Can you reproduce every line of the material word for word, leaving the pictures out of your answer?

- _Brief web captions_
▽

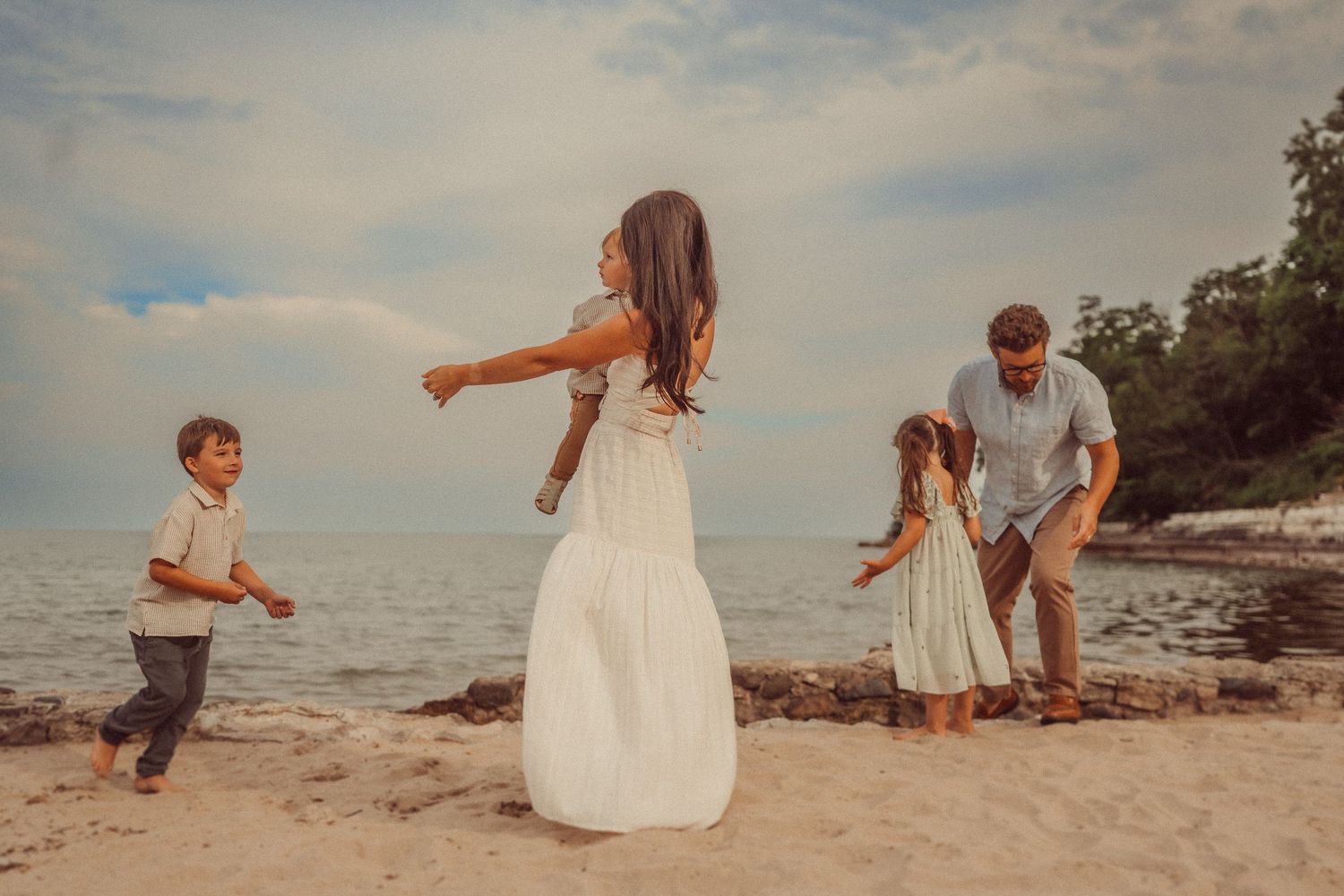 A family plays together on a sandy beach at sunset near rocky shores and calm waters.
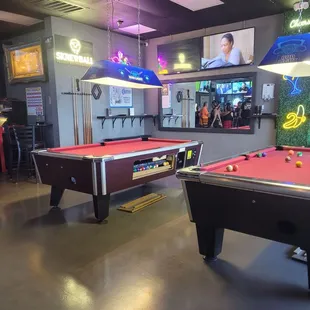 two pool tables in a bar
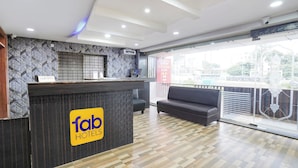 A hotel reception area with a modern design, including a reception desk, a sofa, and a large window offering a view of the outside.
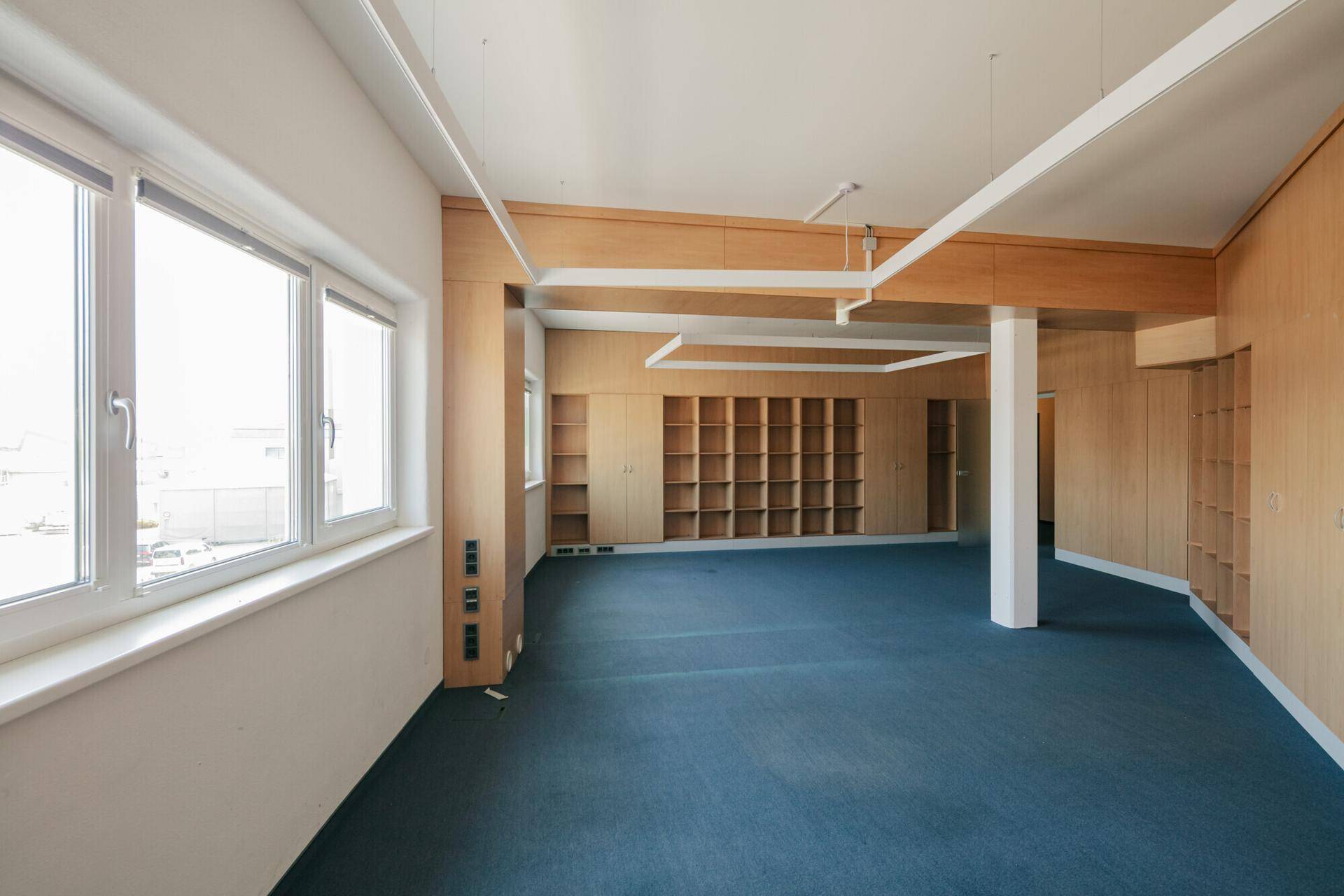 Weitläufiges Büro mit blauen Teppichböden, umfangreichen Holzverkleidungen und integrierten Regalsystemen.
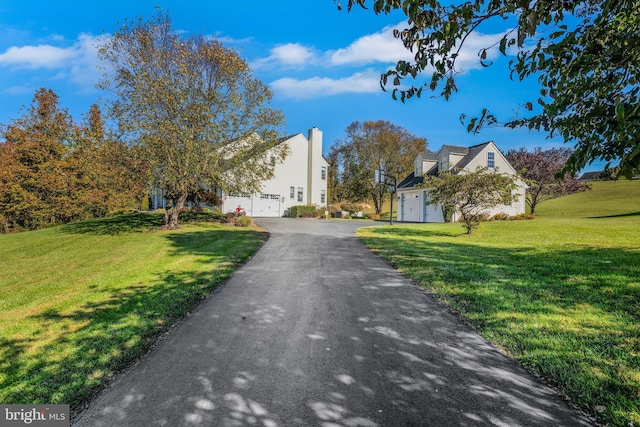 view of front of property with a front lawn and a garage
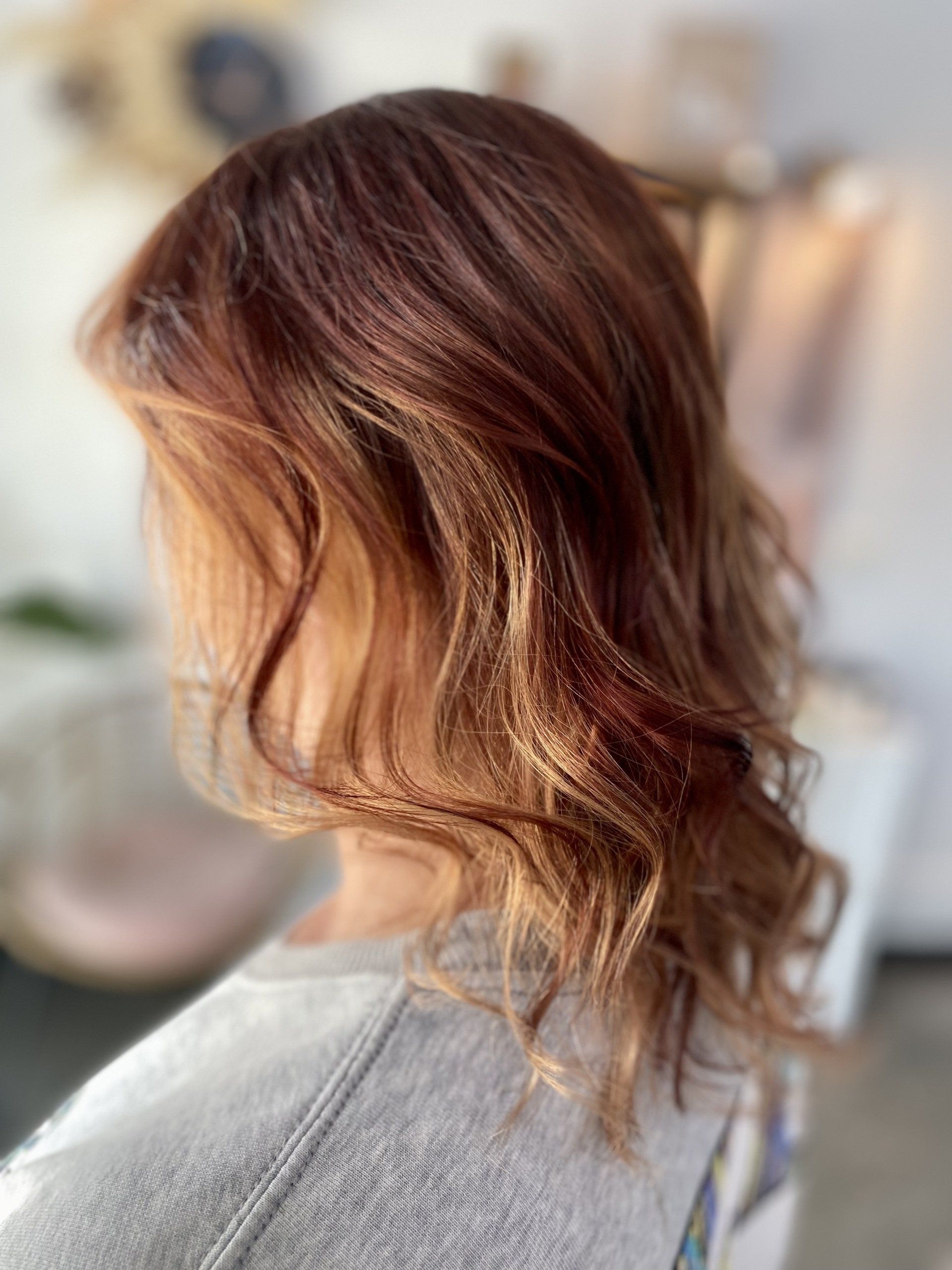 Woman with wavy, reddish-brown hair, sunlight highlighting the strands.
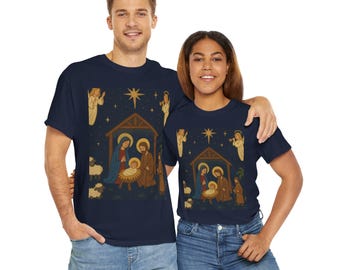 May include: Navy blue t-shirts featuring a Nativity scene with Mary, Joseph, and baby Jesus in a manger. The design includes angels, stars, and sheep. The shirts are worn by a man and a woman.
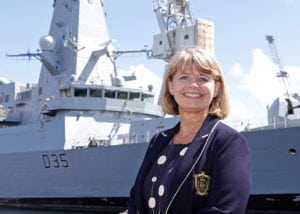 MP Harriett Baldwin stood smiling with Type 45 navy warship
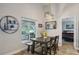 Dining area with stylish decor and view to the screened patio overlooking the backyard at 2617 Heatherwood Dr, Tampa, FL 33618
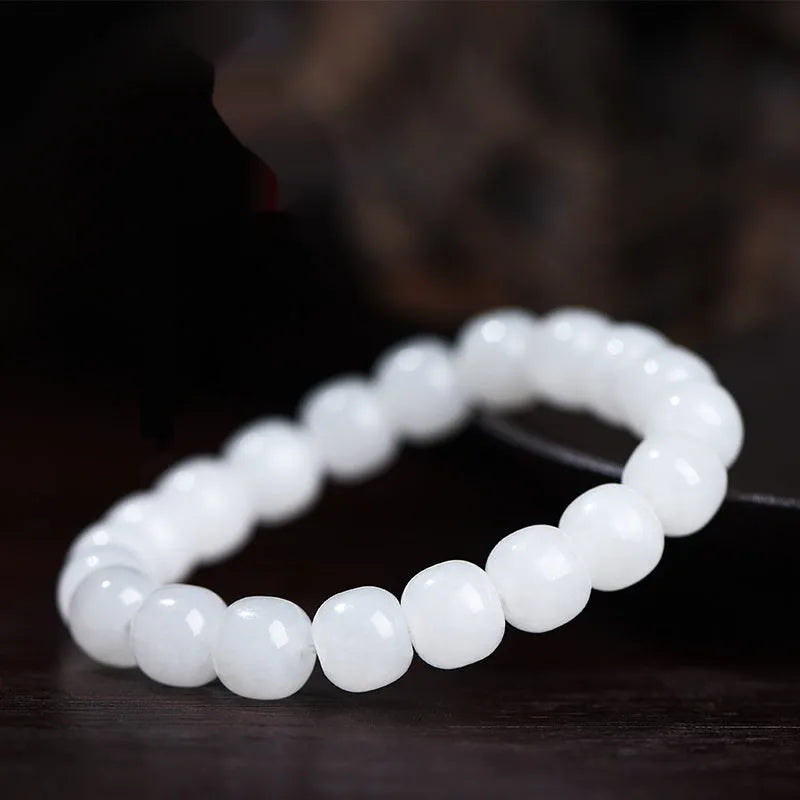 White Hetian jade barrel bead bracelet for men and women on a wooden surface.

△

- _Reply to the exercise_
 A family plays together on a sandy beach at sunset near rocky shores and calm waters.
 two pool tables in a bar
 A hotel reception area with a modern design, including a reception desk, a sofa, and a large window offering a view of the outside.
 Weitläufiges Büro mit blauen Teppichböden, umfangreichen Holzverkleidungen und integrierten Regalsystemen.
 view of front of property with a front lawn and a garage
 Woman with wavy, reddish-brown hair, sunlight highlighting the strands.
 May include: Navy blue t-shirts featuring a Nativity scene with Mary, Joseph, and baby Jesus in a manger. The design includes angels, stars, and sheep. The shirts are worn by a man and a woman.
 MP Harriett Baldwin stood smiling with Type 45 navy warship
 Dining area with stylish decor and view to the screened patio overlooking the backyard at 2617 Heatherwood Dr, Tampa, FL 33618
 White Hetian jade barrel bead bracelet for men and women on a wooden surface.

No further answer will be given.